Records shown.
********

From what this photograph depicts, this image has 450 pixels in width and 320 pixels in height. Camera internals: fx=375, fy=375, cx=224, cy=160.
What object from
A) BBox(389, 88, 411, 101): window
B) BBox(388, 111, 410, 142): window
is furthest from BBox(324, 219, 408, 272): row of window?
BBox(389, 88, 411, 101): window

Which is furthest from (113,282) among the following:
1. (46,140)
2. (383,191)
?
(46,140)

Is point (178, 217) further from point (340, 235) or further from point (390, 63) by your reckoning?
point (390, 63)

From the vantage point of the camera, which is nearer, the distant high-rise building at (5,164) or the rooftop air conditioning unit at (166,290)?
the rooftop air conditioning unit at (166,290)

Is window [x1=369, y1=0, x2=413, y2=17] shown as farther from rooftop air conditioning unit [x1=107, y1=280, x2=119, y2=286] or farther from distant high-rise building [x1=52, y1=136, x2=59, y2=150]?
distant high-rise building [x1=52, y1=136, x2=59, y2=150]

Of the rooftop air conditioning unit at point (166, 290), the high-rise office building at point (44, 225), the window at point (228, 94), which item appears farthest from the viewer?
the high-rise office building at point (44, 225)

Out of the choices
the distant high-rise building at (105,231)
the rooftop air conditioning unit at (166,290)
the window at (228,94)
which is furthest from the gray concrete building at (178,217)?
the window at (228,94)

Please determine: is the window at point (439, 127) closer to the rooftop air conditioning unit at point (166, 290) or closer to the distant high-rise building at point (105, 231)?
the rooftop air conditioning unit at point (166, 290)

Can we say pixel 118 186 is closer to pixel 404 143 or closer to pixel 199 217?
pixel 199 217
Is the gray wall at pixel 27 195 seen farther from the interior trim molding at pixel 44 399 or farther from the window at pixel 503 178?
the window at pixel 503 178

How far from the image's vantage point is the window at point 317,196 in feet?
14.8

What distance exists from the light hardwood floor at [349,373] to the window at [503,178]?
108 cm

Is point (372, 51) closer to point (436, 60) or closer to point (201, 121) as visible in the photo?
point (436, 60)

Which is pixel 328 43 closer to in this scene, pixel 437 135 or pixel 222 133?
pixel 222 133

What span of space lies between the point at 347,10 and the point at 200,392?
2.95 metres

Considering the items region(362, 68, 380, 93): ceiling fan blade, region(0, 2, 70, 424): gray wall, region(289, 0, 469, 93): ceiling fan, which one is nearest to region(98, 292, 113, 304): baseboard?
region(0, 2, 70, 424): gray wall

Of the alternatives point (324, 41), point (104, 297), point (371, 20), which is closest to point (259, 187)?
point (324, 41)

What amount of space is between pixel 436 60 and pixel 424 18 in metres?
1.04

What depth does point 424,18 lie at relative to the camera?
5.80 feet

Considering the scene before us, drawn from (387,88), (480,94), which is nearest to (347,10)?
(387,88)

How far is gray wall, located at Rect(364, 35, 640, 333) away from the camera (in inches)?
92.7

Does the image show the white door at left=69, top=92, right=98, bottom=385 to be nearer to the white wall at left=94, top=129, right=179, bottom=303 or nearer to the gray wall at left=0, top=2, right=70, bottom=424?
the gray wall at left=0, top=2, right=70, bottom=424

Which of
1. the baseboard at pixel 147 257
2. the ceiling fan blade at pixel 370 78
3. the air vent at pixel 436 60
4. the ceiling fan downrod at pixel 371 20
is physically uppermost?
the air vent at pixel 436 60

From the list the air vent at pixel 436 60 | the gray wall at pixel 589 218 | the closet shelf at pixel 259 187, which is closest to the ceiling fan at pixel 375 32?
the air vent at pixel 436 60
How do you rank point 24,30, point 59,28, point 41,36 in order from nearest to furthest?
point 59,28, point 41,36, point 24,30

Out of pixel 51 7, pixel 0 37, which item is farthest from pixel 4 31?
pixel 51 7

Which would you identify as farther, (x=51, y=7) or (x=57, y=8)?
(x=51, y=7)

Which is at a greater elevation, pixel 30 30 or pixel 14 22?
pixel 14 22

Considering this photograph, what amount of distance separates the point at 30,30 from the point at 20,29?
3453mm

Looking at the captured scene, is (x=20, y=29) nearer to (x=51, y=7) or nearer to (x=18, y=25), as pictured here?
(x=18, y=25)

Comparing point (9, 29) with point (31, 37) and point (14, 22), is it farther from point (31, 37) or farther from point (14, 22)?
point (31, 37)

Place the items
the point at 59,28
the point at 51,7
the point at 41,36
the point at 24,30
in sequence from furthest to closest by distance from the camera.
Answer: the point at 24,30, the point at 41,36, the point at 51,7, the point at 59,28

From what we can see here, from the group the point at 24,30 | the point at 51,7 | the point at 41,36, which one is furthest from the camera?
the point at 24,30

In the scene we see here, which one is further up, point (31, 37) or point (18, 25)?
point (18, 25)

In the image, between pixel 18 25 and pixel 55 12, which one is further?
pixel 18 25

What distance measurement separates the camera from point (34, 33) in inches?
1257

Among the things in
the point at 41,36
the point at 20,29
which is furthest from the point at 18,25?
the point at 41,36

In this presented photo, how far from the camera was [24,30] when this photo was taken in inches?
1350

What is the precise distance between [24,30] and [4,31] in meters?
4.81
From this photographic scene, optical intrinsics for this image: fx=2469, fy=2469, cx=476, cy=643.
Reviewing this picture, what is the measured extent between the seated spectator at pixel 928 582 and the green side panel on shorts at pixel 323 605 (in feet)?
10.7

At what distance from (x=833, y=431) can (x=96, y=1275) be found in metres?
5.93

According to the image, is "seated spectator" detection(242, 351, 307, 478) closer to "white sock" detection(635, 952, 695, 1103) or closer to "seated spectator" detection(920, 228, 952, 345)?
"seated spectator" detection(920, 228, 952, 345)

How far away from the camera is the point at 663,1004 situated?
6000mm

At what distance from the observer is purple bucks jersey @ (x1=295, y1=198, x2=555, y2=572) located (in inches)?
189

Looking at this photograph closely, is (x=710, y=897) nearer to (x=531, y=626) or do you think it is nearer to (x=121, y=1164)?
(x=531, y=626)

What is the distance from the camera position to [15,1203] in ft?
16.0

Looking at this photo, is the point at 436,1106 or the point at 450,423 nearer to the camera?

********

Exercise description. Rewrite every line of the material from the line with "At what distance from the" through the end of the material, requests included. In the answers only, scale each coordinate and distance by 2.5, and round each result to the same number of decimal places as the original, with halves rounded up.

Task answer.
At what distance from the observer is purple bucks jersey @ (x1=295, y1=198, x2=555, y2=572) located (in inches)?
473

Looking at this photograph closely, is (x=710, y=897) nearer to (x=531, y=626) or do you think it is nearer to (x=121, y=1164)?
(x=1328, y=1565)

What is the distance from the camera position to [15,1203] in ft?
40.0

Looking at this photo, is the point at 436,1106 or the point at 450,423 nearer to the camera?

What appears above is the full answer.